Copy every one of the rows below word for word, changing nothing.

*****

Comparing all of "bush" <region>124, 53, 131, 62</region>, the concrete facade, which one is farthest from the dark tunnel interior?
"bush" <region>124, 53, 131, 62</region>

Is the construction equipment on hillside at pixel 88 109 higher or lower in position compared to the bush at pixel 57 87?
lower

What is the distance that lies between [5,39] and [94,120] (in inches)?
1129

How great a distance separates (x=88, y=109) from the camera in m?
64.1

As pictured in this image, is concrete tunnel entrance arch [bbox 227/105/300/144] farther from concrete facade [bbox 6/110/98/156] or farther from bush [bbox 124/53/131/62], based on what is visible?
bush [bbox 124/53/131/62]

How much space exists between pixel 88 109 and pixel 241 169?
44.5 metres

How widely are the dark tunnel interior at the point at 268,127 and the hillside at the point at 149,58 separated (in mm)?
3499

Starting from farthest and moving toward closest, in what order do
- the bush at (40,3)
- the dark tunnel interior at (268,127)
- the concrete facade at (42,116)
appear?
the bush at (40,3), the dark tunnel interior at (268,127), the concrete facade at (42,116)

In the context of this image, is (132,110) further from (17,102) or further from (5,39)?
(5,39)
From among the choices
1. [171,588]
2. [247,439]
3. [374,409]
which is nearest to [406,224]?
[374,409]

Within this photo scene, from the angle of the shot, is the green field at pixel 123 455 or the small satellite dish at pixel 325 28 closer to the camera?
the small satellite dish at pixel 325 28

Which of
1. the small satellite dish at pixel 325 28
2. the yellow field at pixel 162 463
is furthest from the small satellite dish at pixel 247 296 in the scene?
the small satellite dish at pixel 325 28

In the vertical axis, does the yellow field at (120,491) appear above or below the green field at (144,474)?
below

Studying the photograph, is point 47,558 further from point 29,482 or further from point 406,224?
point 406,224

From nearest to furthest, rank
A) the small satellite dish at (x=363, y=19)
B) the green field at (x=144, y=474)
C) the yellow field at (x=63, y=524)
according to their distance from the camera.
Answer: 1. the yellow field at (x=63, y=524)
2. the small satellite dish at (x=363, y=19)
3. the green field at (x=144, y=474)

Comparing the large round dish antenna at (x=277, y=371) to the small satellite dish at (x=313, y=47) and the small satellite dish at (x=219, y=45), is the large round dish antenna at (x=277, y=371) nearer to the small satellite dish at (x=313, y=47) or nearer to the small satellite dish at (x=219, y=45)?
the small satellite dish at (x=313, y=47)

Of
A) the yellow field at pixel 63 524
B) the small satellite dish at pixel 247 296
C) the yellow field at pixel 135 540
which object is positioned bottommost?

*****

EXPECTED OUTPUT:
Comparing all of "bush" <region>124, 53, 131, 62</region>, the concrete facade, which one is farthest from the dark tunnel interior?
"bush" <region>124, 53, 131, 62</region>

Is the construction equipment on hillside at pixel 88 109 higher or lower in position compared to the bush at pixel 57 87?
lower

What is the distance that lies between [5,39] and [94,120] (in inches)?
1129

How great a distance separates (x=88, y=109) from the camera in m?
64.1

As pictured in this image, is concrete tunnel entrance arch [bbox 227/105/300/144] farther from concrete facade [bbox 6/110/98/156] or farther from bush [bbox 124/53/131/62], based on what is visible?
bush [bbox 124/53/131/62]

How much space exists between pixel 88 109 and pixel 241 169?
44.5 metres

How widely are the dark tunnel interior at the point at 268,127 and the hillside at the point at 149,58 separated (in mm)?
3499

Starting from farthest and moving toward closest, in what order do
- the bush at (40,3)
- the dark tunnel interior at (268,127)
- the concrete facade at (42,116)
appear?
the bush at (40,3), the dark tunnel interior at (268,127), the concrete facade at (42,116)

In the context of this image, is (132,110) further from (17,102) or further from (5,39)?
(5,39)
From among the choices
1. [171,588]
2. [247,439]
3. [374,409]
which is nearest to [406,224]?
[374,409]

Within this photo scene, from the angle of the shot, is the green field at pixel 123 455 or the small satellite dish at pixel 325 28 closer to the camera?
the small satellite dish at pixel 325 28

Which of
1. the small satellite dish at pixel 325 28
2. the yellow field at pixel 162 463
is furthest from the small satellite dish at pixel 247 296 in the scene?
the small satellite dish at pixel 325 28

In the vertical axis, does the yellow field at (120,491) appear above or below the green field at (144,474)?
below

Studying the photograph, is point 47,558 further from point 29,482 or further from point 406,224?
point 406,224

From nearest to furthest, rank
A) the small satellite dish at (x=363, y=19)
B) the green field at (x=144, y=474)
C) the yellow field at (x=63, y=524)
according to their distance from the camera.
Answer: 1. the yellow field at (x=63, y=524)
2. the small satellite dish at (x=363, y=19)
3. the green field at (x=144, y=474)

Comparing the large round dish antenna at (x=277, y=371) to the small satellite dish at (x=313, y=47) and the small satellite dish at (x=219, y=45), is the large round dish antenna at (x=277, y=371) nearer to the small satellite dish at (x=313, y=47) or nearer to the small satellite dish at (x=219, y=45)?
the small satellite dish at (x=313, y=47)

Of
A) the yellow field at pixel 63 524
B) the small satellite dish at pixel 247 296
C) the yellow field at pixel 135 540
which object is positioned bottommost?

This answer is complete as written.